Salò: c’è il virus nell’hotel, il sindaco lo chiude

Il virus alberga nell’hotel, il sindaco lo chiude: gestori in isolamento obbligatorio e ospiti confinati nelle rispettive camere. È quanto dispone l’ordinanza firmata dal primo cittadino di Salò, Giampiero Cipani, che stabilisce la «sospensione temporanea del pubblico esercizio albergo Nonna Ebe a titolo di misura precauzionale per il contenimento della diffusione del Covid». «Misura drastica, ma inevitabile», commenta Cipani, che parla di un «caso emblematico delle difficoltà che i Comuni stanno vivendo sul fronte del contenimento del contagio».

La situazione è emersa in seguito ad un sopralluogo del comandante della Polizia Locale, Stefano Traverso, che ha segnalato la «presenza di alcune persone presso il pubblico esercizio, sito in via Calsone, risultate positive, tra le quali vi sono i titolari che risultano posti in quarantena obbligatoria». Si tratta del titolare e della moglie, entrambi posti in quarantena obbligatoria presso l’hotel. Positivi altri quattro componenti del nucleo familiare che gestisce l’hotel. Risultano positivi anche 5 degli 11 ospiti della struttura.

Un vero e proprio focolaio. Inevitabile la decisione del sindaco, che «in via precauzionale e fatte salve ulteriori disposizioni emanate da », vieta ai gestori lo svolgimento «di qualsiasi attività di ricevimento di ulteriori nuovi ospiti disponendo la chiusura dell’albergo; dell’attività di preparazione e somministrazione pasti; di qualsiasi ulteriore attività relativa alla gestione dell’albergo», come ad esempio la pulizia delle camere. Per i gestori l’ordinanza dispone inoltre l’obbligo del «rispetto della misura di isolamento obbligatorio».
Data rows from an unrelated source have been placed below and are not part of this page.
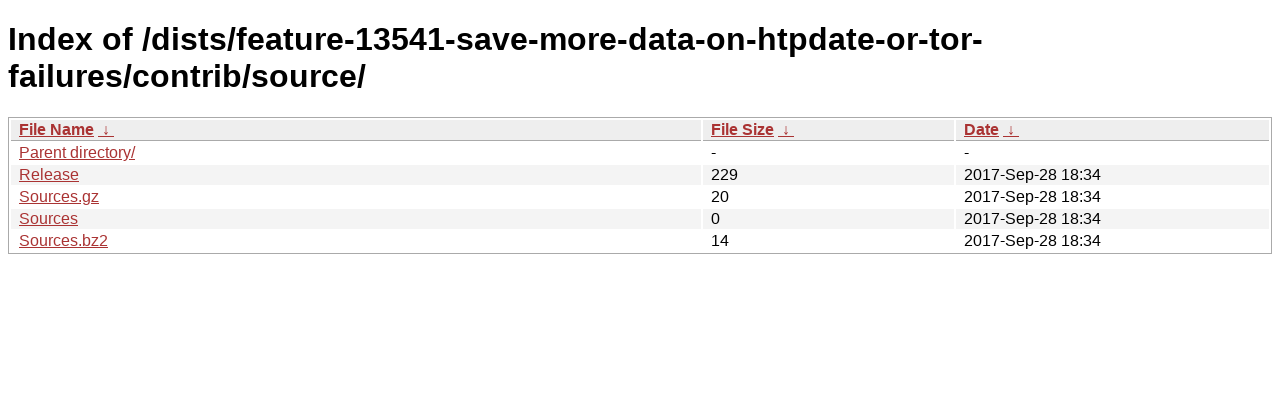

--- FILE ---
content_type: text/html
request_url: http://new.tails.boum.org/dists/feature-13541-save-more-data-on-htpdate-or-tor-failures/contrib/source/?C=M&O=D
body_size: 1960
content:
<!DOCTYPE html><html><head><meta http-equiv="content-type" content="text/html; charset=utf-8"><meta name="viewport" content="width=device-width"><style type="text/css">body,html {background:#fff;font-family:"Bitstream Vera Sans","Lucida Grande","Lucida Sans Unicode",Lucidux,Verdana,Lucida,sans-serif;}tr:nth-child(even) {background:#f4f4f4;}th,td {padding:0.1em 0.5em;}th {text-align:left;font-weight:bold;background:#eee;border-bottom:1px solid #aaa;}#list {border:1px solid #aaa;width:100%;}a {color:#a33;}a:hover {color:#e33;}</style>

<title>Index of /dists/feature-13541-save-more-data-on-htpdate-or-tor-failures/contrib/source/</title>
</head><body><h1>Index of /dists/feature-13541-save-more-data-on-htpdate-or-tor-failures/contrib/source/</h1>
<table id="list"><thead><tr><th style="width:55%"><a href="?C=N&amp;O=A">File Name</a>&nbsp;<a href="?C=N&amp;O=D">&nbsp;&darr;&nbsp;</a></th><th style="width:20%"><a href="?C=S&amp;O=A">File Size</a>&nbsp;<a href="?C=S&amp;O=D">&nbsp;&darr;&nbsp;</a></th><th style="width:25%"><a href="?C=M&amp;O=A">Date</a>&nbsp;<a href="?C=M&amp;O=D">&nbsp;&darr;&nbsp;</a></th></tr></thead>
<tbody><tr><td class="link"><a href="../?C=M&amp;O=D">Parent directory/</a></td><td class="size">-</td><td class="date">-</td></tr>
<tr><td class="link"><a href="Release" title="Release">Release</a></td><td class="size">                229</td><td class="date">2017-Sep-28 18:34</td></tr>
<tr><td class="link"><a href="Sources.gz" title="Sources.gz">Sources.gz</a></td><td class="size">                 20</td><td class="date">2017-Sep-28 18:34</td></tr>
<tr><td class="link"><a href="Sources" title="Sources">Sources</a></td><td class="size">                  0</td><td class="date">2017-Sep-28 18:34</td></tr>
<tr><td class="link"><a href="Sources.bz2" title="Sources.bz2">Sources.bz2</a></td><td class="size">                 14</td><td class="date">2017-Sep-28 18:34</td></tr>
</tbody></table></body></html>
Lo stesso vale per gli ospiti risultati positivi, che hanno l’ordine di «attenersi rigorosamente alla misura dell’isolamento rimanendo chiusi nelle proprie stanze», così come per gli ospiti per i quali non è stata accertata la positività. Anche per loro c’è l’obbligo di restare in camera «al fine di evitare qualsiasi contatto con altre persone». Per chi sgarra è prevista una sanzione da 400 a mille euro, «salvo che il fatto non costituisca più grave reato».

Il provvedimento del sindaco stabilisce che l’ufficio servizi sociali del Comune provvederà ad attivare la misura dei pasti al domicilio per gli ospiti dell’albergo. L’ordinanza sarà efficace fino al 14 marzo. Il sindaco Cipani ha ovviamente attivato Ats per gli accertamenti tecnici sanitari necessari.

Superfluo dire che la terza ondata sta sollevando grandi preoccupazioni a Salò, dove alla data dell’8 marzo si contavano 154 positivi, 18 dei quali sono ricoverati in ospedale e 136 in isolamento obbligatorio. Dall’inizio dell’epidemia Salò ha registrato 846 casi di positività, 644 guarigioni e 48 decessi. Numeri che continuano a fare paura.